No dia 18 de dezembro de 2015, a presidente da República publicou a Medida Provisória 703, alterando dispositivos relativos à celebração de acordos de leniência na Lei 12.846, de 2013 (Lei Anticorrupção), e revogando um dispositivo da Lei 8.429, de 1992 (Lei de Improbidade), e na Lei 12.529, de 2011 (Lei do Sistema Brasileiro de Defesa da Concorrência).

A Exposição de Motivos Interministerial (EMI) 207/2015, veio firmada pelos titulares do Planejamento, Nelson Barbosa; da Advocacia-Geral da União, Luís Inácio de Lucena Adams; da Controladoria-Geral da União, Valdir Moysés Simão, e da Justiça, José Eduardo Cardozo.

Segundo se extrai da referida exposição de motivos, a MP 703 teria dois efeitos principais, do ponto de vista jurídico. O primeiro deles seria a ampliação da participação institucional nos acordos de leniência conduzidos pelos órgãos de controle interno dos poderes executivos, como a CGU[1]. Assim, esses acordos passariam a poder contar com a participação das advocacias dos entes federados, como a AGU, e do Ministério Público. O segundo, uma consequência do primeiro, seria o aumento da segurança jurídica dos interessados, resultando em maior estímulo nas colaborações com as investigações, o que, por sua vez, resultaria em maior rapidez na celebração dos acordos.
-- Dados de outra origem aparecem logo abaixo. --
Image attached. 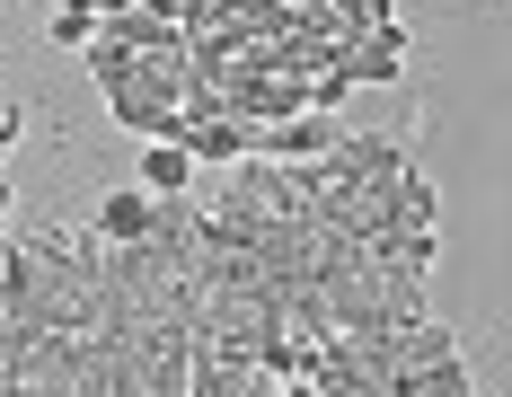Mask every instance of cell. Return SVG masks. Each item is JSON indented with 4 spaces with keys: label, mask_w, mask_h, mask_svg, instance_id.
<instances>
[{
    "label": "cell",
    "mask_w": 512,
    "mask_h": 397,
    "mask_svg": "<svg viewBox=\"0 0 512 397\" xmlns=\"http://www.w3.org/2000/svg\"><path fill=\"white\" fill-rule=\"evenodd\" d=\"M89 36H98V18H80V9H53L45 45H62V53H89Z\"/></svg>",
    "instance_id": "30bf717a"
},
{
    "label": "cell",
    "mask_w": 512,
    "mask_h": 397,
    "mask_svg": "<svg viewBox=\"0 0 512 397\" xmlns=\"http://www.w3.org/2000/svg\"><path fill=\"white\" fill-rule=\"evenodd\" d=\"M407 168H415L407 142H380V133H345V142L318 159V177H327L336 195H354V203H380V186L407 177Z\"/></svg>",
    "instance_id": "7a4b0ae2"
},
{
    "label": "cell",
    "mask_w": 512,
    "mask_h": 397,
    "mask_svg": "<svg viewBox=\"0 0 512 397\" xmlns=\"http://www.w3.org/2000/svg\"><path fill=\"white\" fill-rule=\"evenodd\" d=\"M398 71H407V27L389 18V27H371V36L354 45V89H362V80H380V89H389Z\"/></svg>",
    "instance_id": "8992f818"
},
{
    "label": "cell",
    "mask_w": 512,
    "mask_h": 397,
    "mask_svg": "<svg viewBox=\"0 0 512 397\" xmlns=\"http://www.w3.org/2000/svg\"><path fill=\"white\" fill-rule=\"evenodd\" d=\"M345 133H354L345 115H283V124H256V159H283V168H318V159L345 142Z\"/></svg>",
    "instance_id": "3957f363"
},
{
    "label": "cell",
    "mask_w": 512,
    "mask_h": 397,
    "mask_svg": "<svg viewBox=\"0 0 512 397\" xmlns=\"http://www.w3.org/2000/svg\"><path fill=\"white\" fill-rule=\"evenodd\" d=\"M115 124H124V133H142V142H177V133H186V106H159V98H142V89H115Z\"/></svg>",
    "instance_id": "5b68a950"
},
{
    "label": "cell",
    "mask_w": 512,
    "mask_h": 397,
    "mask_svg": "<svg viewBox=\"0 0 512 397\" xmlns=\"http://www.w3.org/2000/svg\"><path fill=\"white\" fill-rule=\"evenodd\" d=\"M133 62H142V53H124V45H106V36H89V80H98L106 98H115V89H133Z\"/></svg>",
    "instance_id": "9c48e42d"
},
{
    "label": "cell",
    "mask_w": 512,
    "mask_h": 397,
    "mask_svg": "<svg viewBox=\"0 0 512 397\" xmlns=\"http://www.w3.org/2000/svg\"><path fill=\"white\" fill-rule=\"evenodd\" d=\"M460 336L442 327V318H424V327H398V371H433V362H451Z\"/></svg>",
    "instance_id": "ba28073f"
},
{
    "label": "cell",
    "mask_w": 512,
    "mask_h": 397,
    "mask_svg": "<svg viewBox=\"0 0 512 397\" xmlns=\"http://www.w3.org/2000/svg\"><path fill=\"white\" fill-rule=\"evenodd\" d=\"M133 186H142V195H195V159H186L177 142H151V150H142V177H133Z\"/></svg>",
    "instance_id": "52a82bcc"
},
{
    "label": "cell",
    "mask_w": 512,
    "mask_h": 397,
    "mask_svg": "<svg viewBox=\"0 0 512 397\" xmlns=\"http://www.w3.org/2000/svg\"><path fill=\"white\" fill-rule=\"evenodd\" d=\"M89 230H98L106 248L151 239V195H142V186H115V195H98V221H89Z\"/></svg>",
    "instance_id": "277c9868"
},
{
    "label": "cell",
    "mask_w": 512,
    "mask_h": 397,
    "mask_svg": "<svg viewBox=\"0 0 512 397\" xmlns=\"http://www.w3.org/2000/svg\"><path fill=\"white\" fill-rule=\"evenodd\" d=\"M18 256L45 274L53 292H80V300H98V292H106V239H98V230L45 221V230H27V239H18Z\"/></svg>",
    "instance_id": "6da1fadb"
}]
</instances>
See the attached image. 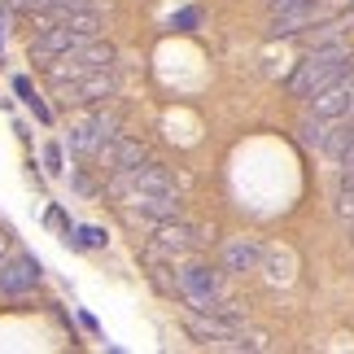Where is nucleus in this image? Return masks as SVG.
Segmentation results:
<instances>
[{
	"instance_id": "nucleus-5",
	"label": "nucleus",
	"mask_w": 354,
	"mask_h": 354,
	"mask_svg": "<svg viewBox=\"0 0 354 354\" xmlns=\"http://www.w3.org/2000/svg\"><path fill=\"white\" fill-rule=\"evenodd\" d=\"M110 193L114 197H136V193H180V188H175L167 167H158V162L145 158V162H136V167L110 175Z\"/></svg>"
},
{
	"instance_id": "nucleus-9",
	"label": "nucleus",
	"mask_w": 354,
	"mask_h": 354,
	"mask_svg": "<svg viewBox=\"0 0 354 354\" xmlns=\"http://www.w3.org/2000/svg\"><path fill=\"white\" fill-rule=\"evenodd\" d=\"M306 101H310V114H319V118H346V114H354V75L337 79V84H328L324 92H315V97H306Z\"/></svg>"
},
{
	"instance_id": "nucleus-3",
	"label": "nucleus",
	"mask_w": 354,
	"mask_h": 354,
	"mask_svg": "<svg viewBox=\"0 0 354 354\" xmlns=\"http://www.w3.org/2000/svg\"><path fill=\"white\" fill-rule=\"evenodd\" d=\"M105 66H114V44L97 35V39H88V44H79L75 53H66V57L48 62L44 71H48V84L62 88V84H75V79H84V75H92V71H105Z\"/></svg>"
},
{
	"instance_id": "nucleus-18",
	"label": "nucleus",
	"mask_w": 354,
	"mask_h": 354,
	"mask_svg": "<svg viewBox=\"0 0 354 354\" xmlns=\"http://www.w3.org/2000/svg\"><path fill=\"white\" fill-rule=\"evenodd\" d=\"M337 162H342V184H350V180H354V145H350Z\"/></svg>"
},
{
	"instance_id": "nucleus-19",
	"label": "nucleus",
	"mask_w": 354,
	"mask_h": 354,
	"mask_svg": "<svg viewBox=\"0 0 354 354\" xmlns=\"http://www.w3.org/2000/svg\"><path fill=\"white\" fill-rule=\"evenodd\" d=\"M289 5H302V0H271V13H276V9H289Z\"/></svg>"
},
{
	"instance_id": "nucleus-10",
	"label": "nucleus",
	"mask_w": 354,
	"mask_h": 354,
	"mask_svg": "<svg viewBox=\"0 0 354 354\" xmlns=\"http://www.w3.org/2000/svg\"><path fill=\"white\" fill-rule=\"evenodd\" d=\"M324 18V5L319 0H302V5H289V9H276L271 13V35H302L306 26H315Z\"/></svg>"
},
{
	"instance_id": "nucleus-8",
	"label": "nucleus",
	"mask_w": 354,
	"mask_h": 354,
	"mask_svg": "<svg viewBox=\"0 0 354 354\" xmlns=\"http://www.w3.org/2000/svg\"><path fill=\"white\" fill-rule=\"evenodd\" d=\"M39 258L31 254H18V258H9V263H0V293H9V297H22V293H31L35 284H39Z\"/></svg>"
},
{
	"instance_id": "nucleus-6",
	"label": "nucleus",
	"mask_w": 354,
	"mask_h": 354,
	"mask_svg": "<svg viewBox=\"0 0 354 354\" xmlns=\"http://www.w3.org/2000/svg\"><path fill=\"white\" fill-rule=\"evenodd\" d=\"M175 284H180V297L193 310H210L214 302L223 297V276L201 263H184L180 258V276H175Z\"/></svg>"
},
{
	"instance_id": "nucleus-7",
	"label": "nucleus",
	"mask_w": 354,
	"mask_h": 354,
	"mask_svg": "<svg viewBox=\"0 0 354 354\" xmlns=\"http://www.w3.org/2000/svg\"><path fill=\"white\" fill-rule=\"evenodd\" d=\"M53 92H57L66 105H105L118 92V79H114L110 66H105V71H92V75L75 79V84H62V88H53Z\"/></svg>"
},
{
	"instance_id": "nucleus-14",
	"label": "nucleus",
	"mask_w": 354,
	"mask_h": 354,
	"mask_svg": "<svg viewBox=\"0 0 354 354\" xmlns=\"http://www.w3.org/2000/svg\"><path fill=\"white\" fill-rule=\"evenodd\" d=\"M13 92H18V97H22L26 105H31V114H35L39 122H48V118H53V114H48V105L35 97V88H31V79H26V75H18V79H13Z\"/></svg>"
},
{
	"instance_id": "nucleus-21",
	"label": "nucleus",
	"mask_w": 354,
	"mask_h": 354,
	"mask_svg": "<svg viewBox=\"0 0 354 354\" xmlns=\"http://www.w3.org/2000/svg\"><path fill=\"white\" fill-rule=\"evenodd\" d=\"M0 44H5V35H0Z\"/></svg>"
},
{
	"instance_id": "nucleus-4",
	"label": "nucleus",
	"mask_w": 354,
	"mask_h": 354,
	"mask_svg": "<svg viewBox=\"0 0 354 354\" xmlns=\"http://www.w3.org/2000/svg\"><path fill=\"white\" fill-rule=\"evenodd\" d=\"M110 136H118V114L105 110V105H97L92 114H84V118L71 122V136H66V145H71L75 158H97V149L110 140Z\"/></svg>"
},
{
	"instance_id": "nucleus-13",
	"label": "nucleus",
	"mask_w": 354,
	"mask_h": 354,
	"mask_svg": "<svg viewBox=\"0 0 354 354\" xmlns=\"http://www.w3.org/2000/svg\"><path fill=\"white\" fill-rule=\"evenodd\" d=\"M350 145H354V114L333 118V122H328V136H324V153H328V158L337 162V158H342Z\"/></svg>"
},
{
	"instance_id": "nucleus-1",
	"label": "nucleus",
	"mask_w": 354,
	"mask_h": 354,
	"mask_svg": "<svg viewBox=\"0 0 354 354\" xmlns=\"http://www.w3.org/2000/svg\"><path fill=\"white\" fill-rule=\"evenodd\" d=\"M97 35H101V18H97V9H75V13H66V18L48 22L44 31L31 39V62L48 66V62L66 57V53H75L79 44L97 39Z\"/></svg>"
},
{
	"instance_id": "nucleus-17",
	"label": "nucleus",
	"mask_w": 354,
	"mask_h": 354,
	"mask_svg": "<svg viewBox=\"0 0 354 354\" xmlns=\"http://www.w3.org/2000/svg\"><path fill=\"white\" fill-rule=\"evenodd\" d=\"M44 167H48V175H62V145L44 149Z\"/></svg>"
},
{
	"instance_id": "nucleus-20",
	"label": "nucleus",
	"mask_w": 354,
	"mask_h": 354,
	"mask_svg": "<svg viewBox=\"0 0 354 354\" xmlns=\"http://www.w3.org/2000/svg\"><path fill=\"white\" fill-rule=\"evenodd\" d=\"M5 245H9V232H0V250H5Z\"/></svg>"
},
{
	"instance_id": "nucleus-2",
	"label": "nucleus",
	"mask_w": 354,
	"mask_h": 354,
	"mask_svg": "<svg viewBox=\"0 0 354 354\" xmlns=\"http://www.w3.org/2000/svg\"><path fill=\"white\" fill-rule=\"evenodd\" d=\"M346 75H354V48L350 44H319L293 71L289 92L293 97H315V92H324L328 84H337V79H346Z\"/></svg>"
},
{
	"instance_id": "nucleus-15",
	"label": "nucleus",
	"mask_w": 354,
	"mask_h": 354,
	"mask_svg": "<svg viewBox=\"0 0 354 354\" xmlns=\"http://www.w3.org/2000/svg\"><path fill=\"white\" fill-rule=\"evenodd\" d=\"M328 122H333V118L306 114V118H302V145H315V149H324V136H328Z\"/></svg>"
},
{
	"instance_id": "nucleus-11",
	"label": "nucleus",
	"mask_w": 354,
	"mask_h": 354,
	"mask_svg": "<svg viewBox=\"0 0 354 354\" xmlns=\"http://www.w3.org/2000/svg\"><path fill=\"white\" fill-rule=\"evenodd\" d=\"M149 153H145V145L140 140H127V136H110L101 149H97V162L105 171H127V167H136V162H145Z\"/></svg>"
},
{
	"instance_id": "nucleus-12",
	"label": "nucleus",
	"mask_w": 354,
	"mask_h": 354,
	"mask_svg": "<svg viewBox=\"0 0 354 354\" xmlns=\"http://www.w3.org/2000/svg\"><path fill=\"white\" fill-rule=\"evenodd\" d=\"M258 263H263V245H258V241H250V236L227 241V250H223V271L245 276V271H258Z\"/></svg>"
},
{
	"instance_id": "nucleus-16",
	"label": "nucleus",
	"mask_w": 354,
	"mask_h": 354,
	"mask_svg": "<svg viewBox=\"0 0 354 354\" xmlns=\"http://www.w3.org/2000/svg\"><path fill=\"white\" fill-rule=\"evenodd\" d=\"M197 22H201V9H197V5H188V9H180V13H171V26H175V31H193Z\"/></svg>"
}]
</instances>
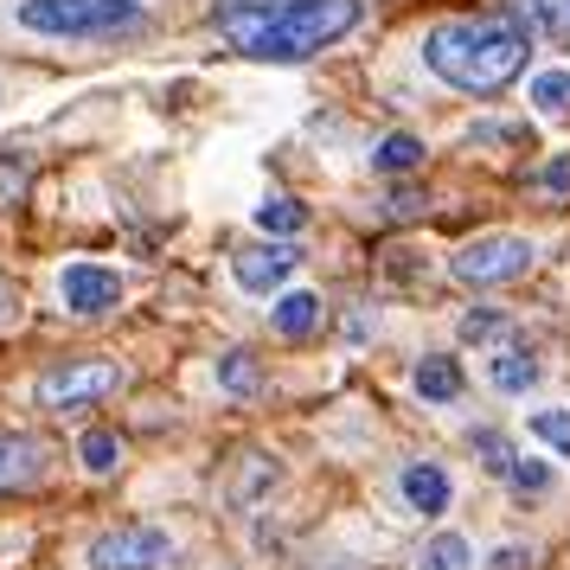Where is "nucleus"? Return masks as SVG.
<instances>
[{"mask_svg":"<svg viewBox=\"0 0 570 570\" xmlns=\"http://www.w3.org/2000/svg\"><path fill=\"white\" fill-rule=\"evenodd\" d=\"M525 58H532V32L519 13H462V20L430 27V39H423V65L468 97L507 90L525 71Z\"/></svg>","mask_w":570,"mask_h":570,"instance_id":"obj_1","label":"nucleus"},{"mask_svg":"<svg viewBox=\"0 0 570 570\" xmlns=\"http://www.w3.org/2000/svg\"><path fill=\"white\" fill-rule=\"evenodd\" d=\"M360 20H365L360 0H295L276 20H263L257 32H244L237 52L263 58V65H295V58H314V52H327V46H340Z\"/></svg>","mask_w":570,"mask_h":570,"instance_id":"obj_2","label":"nucleus"},{"mask_svg":"<svg viewBox=\"0 0 570 570\" xmlns=\"http://www.w3.org/2000/svg\"><path fill=\"white\" fill-rule=\"evenodd\" d=\"M13 20L46 39H116L141 27V0H20Z\"/></svg>","mask_w":570,"mask_h":570,"instance_id":"obj_3","label":"nucleus"},{"mask_svg":"<svg viewBox=\"0 0 570 570\" xmlns=\"http://www.w3.org/2000/svg\"><path fill=\"white\" fill-rule=\"evenodd\" d=\"M532 257H539V250H532L525 237H474V244H462V250L449 257V269L474 288H500V283H519V276L532 269Z\"/></svg>","mask_w":570,"mask_h":570,"instance_id":"obj_4","label":"nucleus"},{"mask_svg":"<svg viewBox=\"0 0 570 570\" xmlns=\"http://www.w3.org/2000/svg\"><path fill=\"white\" fill-rule=\"evenodd\" d=\"M116 391V365L104 360H71V365H52V372H39V385H32V404L39 411H83V404H97Z\"/></svg>","mask_w":570,"mask_h":570,"instance_id":"obj_5","label":"nucleus"},{"mask_svg":"<svg viewBox=\"0 0 570 570\" xmlns=\"http://www.w3.org/2000/svg\"><path fill=\"white\" fill-rule=\"evenodd\" d=\"M90 570H167L174 564V539L160 525H116L104 539H90Z\"/></svg>","mask_w":570,"mask_h":570,"instance_id":"obj_6","label":"nucleus"},{"mask_svg":"<svg viewBox=\"0 0 570 570\" xmlns=\"http://www.w3.org/2000/svg\"><path fill=\"white\" fill-rule=\"evenodd\" d=\"M58 295L78 321H104V314L122 308V276L104 269V263H65L58 269Z\"/></svg>","mask_w":570,"mask_h":570,"instance_id":"obj_7","label":"nucleus"},{"mask_svg":"<svg viewBox=\"0 0 570 570\" xmlns=\"http://www.w3.org/2000/svg\"><path fill=\"white\" fill-rule=\"evenodd\" d=\"M237 283H244V295H276V288L302 269V250L295 244H257V250H237Z\"/></svg>","mask_w":570,"mask_h":570,"instance_id":"obj_8","label":"nucleus"},{"mask_svg":"<svg viewBox=\"0 0 570 570\" xmlns=\"http://www.w3.org/2000/svg\"><path fill=\"white\" fill-rule=\"evenodd\" d=\"M276 474H283V468H276V455L244 449V455L232 462V474H225V507H237V513H244V507H257L263 493L276 488Z\"/></svg>","mask_w":570,"mask_h":570,"instance_id":"obj_9","label":"nucleus"},{"mask_svg":"<svg viewBox=\"0 0 570 570\" xmlns=\"http://www.w3.org/2000/svg\"><path fill=\"white\" fill-rule=\"evenodd\" d=\"M397 488H404V507L411 513H423V519H436V513H449V474H442L436 462H411L404 474H397Z\"/></svg>","mask_w":570,"mask_h":570,"instance_id":"obj_10","label":"nucleus"},{"mask_svg":"<svg viewBox=\"0 0 570 570\" xmlns=\"http://www.w3.org/2000/svg\"><path fill=\"white\" fill-rule=\"evenodd\" d=\"M283 7H295V0H212V27L237 46L244 32H257L263 20H276Z\"/></svg>","mask_w":570,"mask_h":570,"instance_id":"obj_11","label":"nucleus"},{"mask_svg":"<svg viewBox=\"0 0 570 570\" xmlns=\"http://www.w3.org/2000/svg\"><path fill=\"white\" fill-rule=\"evenodd\" d=\"M269 327H276L283 340H308L314 327H321V295H314V288H288V295H276Z\"/></svg>","mask_w":570,"mask_h":570,"instance_id":"obj_12","label":"nucleus"},{"mask_svg":"<svg viewBox=\"0 0 570 570\" xmlns=\"http://www.w3.org/2000/svg\"><path fill=\"white\" fill-rule=\"evenodd\" d=\"M416 397L423 404H455L462 397V365H455V353H430V360L416 365Z\"/></svg>","mask_w":570,"mask_h":570,"instance_id":"obj_13","label":"nucleus"},{"mask_svg":"<svg viewBox=\"0 0 570 570\" xmlns=\"http://www.w3.org/2000/svg\"><path fill=\"white\" fill-rule=\"evenodd\" d=\"M507 13H519L539 39H570V0H507Z\"/></svg>","mask_w":570,"mask_h":570,"instance_id":"obj_14","label":"nucleus"},{"mask_svg":"<svg viewBox=\"0 0 570 570\" xmlns=\"http://www.w3.org/2000/svg\"><path fill=\"white\" fill-rule=\"evenodd\" d=\"M39 468H46V449H32L27 436H0V493L27 488Z\"/></svg>","mask_w":570,"mask_h":570,"instance_id":"obj_15","label":"nucleus"},{"mask_svg":"<svg viewBox=\"0 0 570 570\" xmlns=\"http://www.w3.org/2000/svg\"><path fill=\"white\" fill-rule=\"evenodd\" d=\"M302 225H308V206H302V199H283V193H269V199L257 206V232H269V237H295Z\"/></svg>","mask_w":570,"mask_h":570,"instance_id":"obj_16","label":"nucleus"},{"mask_svg":"<svg viewBox=\"0 0 570 570\" xmlns=\"http://www.w3.org/2000/svg\"><path fill=\"white\" fill-rule=\"evenodd\" d=\"M488 379H493V391H532L539 385V360L532 353H493Z\"/></svg>","mask_w":570,"mask_h":570,"instance_id":"obj_17","label":"nucleus"},{"mask_svg":"<svg viewBox=\"0 0 570 570\" xmlns=\"http://www.w3.org/2000/svg\"><path fill=\"white\" fill-rule=\"evenodd\" d=\"M372 167H379V174H411V167H423V141H416V135H385V141L372 148Z\"/></svg>","mask_w":570,"mask_h":570,"instance_id":"obj_18","label":"nucleus"},{"mask_svg":"<svg viewBox=\"0 0 570 570\" xmlns=\"http://www.w3.org/2000/svg\"><path fill=\"white\" fill-rule=\"evenodd\" d=\"M78 462H83V474H116L122 442L109 436V430H83V436H78Z\"/></svg>","mask_w":570,"mask_h":570,"instance_id":"obj_19","label":"nucleus"},{"mask_svg":"<svg viewBox=\"0 0 570 570\" xmlns=\"http://www.w3.org/2000/svg\"><path fill=\"white\" fill-rule=\"evenodd\" d=\"M218 385L232 391V397H257L263 391L257 360H250V353H225V360H218Z\"/></svg>","mask_w":570,"mask_h":570,"instance_id":"obj_20","label":"nucleus"},{"mask_svg":"<svg viewBox=\"0 0 570 570\" xmlns=\"http://www.w3.org/2000/svg\"><path fill=\"white\" fill-rule=\"evenodd\" d=\"M423 570H474V558H468V539H455V532H436V539L423 544Z\"/></svg>","mask_w":570,"mask_h":570,"instance_id":"obj_21","label":"nucleus"},{"mask_svg":"<svg viewBox=\"0 0 570 570\" xmlns=\"http://www.w3.org/2000/svg\"><path fill=\"white\" fill-rule=\"evenodd\" d=\"M532 104H539L544 116H564L570 109V71H539V78H532Z\"/></svg>","mask_w":570,"mask_h":570,"instance_id":"obj_22","label":"nucleus"},{"mask_svg":"<svg viewBox=\"0 0 570 570\" xmlns=\"http://www.w3.org/2000/svg\"><path fill=\"white\" fill-rule=\"evenodd\" d=\"M532 436H539L544 449H558V455L570 462V411H539V416H532Z\"/></svg>","mask_w":570,"mask_h":570,"instance_id":"obj_23","label":"nucleus"},{"mask_svg":"<svg viewBox=\"0 0 570 570\" xmlns=\"http://www.w3.org/2000/svg\"><path fill=\"white\" fill-rule=\"evenodd\" d=\"M507 481H513L519 493H544L551 488V468H544L539 455H513V462H507Z\"/></svg>","mask_w":570,"mask_h":570,"instance_id":"obj_24","label":"nucleus"},{"mask_svg":"<svg viewBox=\"0 0 570 570\" xmlns=\"http://www.w3.org/2000/svg\"><path fill=\"white\" fill-rule=\"evenodd\" d=\"M507 327V314H493V308H474V314H462V340L468 346H481V340H493Z\"/></svg>","mask_w":570,"mask_h":570,"instance_id":"obj_25","label":"nucleus"},{"mask_svg":"<svg viewBox=\"0 0 570 570\" xmlns=\"http://www.w3.org/2000/svg\"><path fill=\"white\" fill-rule=\"evenodd\" d=\"M474 449H481V462H488L493 474H507V462H513V442H507V436H488V430H481Z\"/></svg>","mask_w":570,"mask_h":570,"instance_id":"obj_26","label":"nucleus"},{"mask_svg":"<svg viewBox=\"0 0 570 570\" xmlns=\"http://www.w3.org/2000/svg\"><path fill=\"white\" fill-rule=\"evenodd\" d=\"M532 186H539V193H570V155L544 160V167H539V180H532Z\"/></svg>","mask_w":570,"mask_h":570,"instance_id":"obj_27","label":"nucleus"},{"mask_svg":"<svg viewBox=\"0 0 570 570\" xmlns=\"http://www.w3.org/2000/svg\"><path fill=\"white\" fill-rule=\"evenodd\" d=\"M488 570H532V551H525V544H500Z\"/></svg>","mask_w":570,"mask_h":570,"instance_id":"obj_28","label":"nucleus"},{"mask_svg":"<svg viewBox=\"0 0 570 570\" xmlns=\"http://www.w3.org/2000/svg\"><path fill=\"white\" fill-rule=\"evenodd\" d=\"M0 321H7V283H0Z\"/></svg>","mask_w":570,"mask_h":570,"instance_id":"obj_29","label":"nucleus"}]
</instances>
Do ponto de vista econômico, o governo afirma que a celeridade resultante das alterações impactaria positivamente nas suas tentativas de “salvaguardar a atividade econômica e a preservação de empregos”[2]. Apesar dessas justificativas conterem expectativas legítimas, o texto da MP tem tudo para provocar uma série de efeitos negativos, alguns, inclusive, contraditórios com o que esperam os signatários da EMI 207/2015.  Um dos efeitos negativos poderá ser, justamente, sobre a segurança jurídica. E isso principalmente em razão das múltiplas dúvidas quanto à constitucionalidade, tanto formal quanto material, da medida provisória.

Preliminarmente, a própria presença dos pressupostos à edição de medidas provisórias, a relevância e a urgência, é discutível. É que já existe proposição legislativa em avançada tramitação na Câmara dos Deputados com texto bastante parecido com o da MP 703. Trata-se do PL 3.636, de 2015. Já aprovada no Senado Federal, essa proposição tramita em regime de prioridade na Câmara dos Deputados. Segundo o rito estabelecido no regimento, após o exame do PL 3.636/2015 pela Comissão Especial, o texto iria ao Plenário da Casa[3].

No dia 15 de dezembro de 2015, o relator, deputado André Moura (PSC-SE), apresentou à Comissão Especial parecer favorável à aprovação do texto do Senado Federal, com modificações. Apesar disso, o presidente da Comissão, deputado Vicente Cândido (PT-SP), pediu a prorrogação do colegiado por mais 10 sessões. O pedido do presidente inviabilizou as negociações para a votação do parecer antes do fim da sessão legislativa de 2015.

Essa dificuldade na tramitação do PL 3.636 foi usada como justificativa na EMI 207/2015:

8. Considerando que a Proposta ainda depende de deliberação na Comissão Especial antes de ser encaminhada ao Plenário da Câmara e tendo em vista o recesso parlamentar que se aproxima, não há previsão em curto prazo de apreciação final da matéria.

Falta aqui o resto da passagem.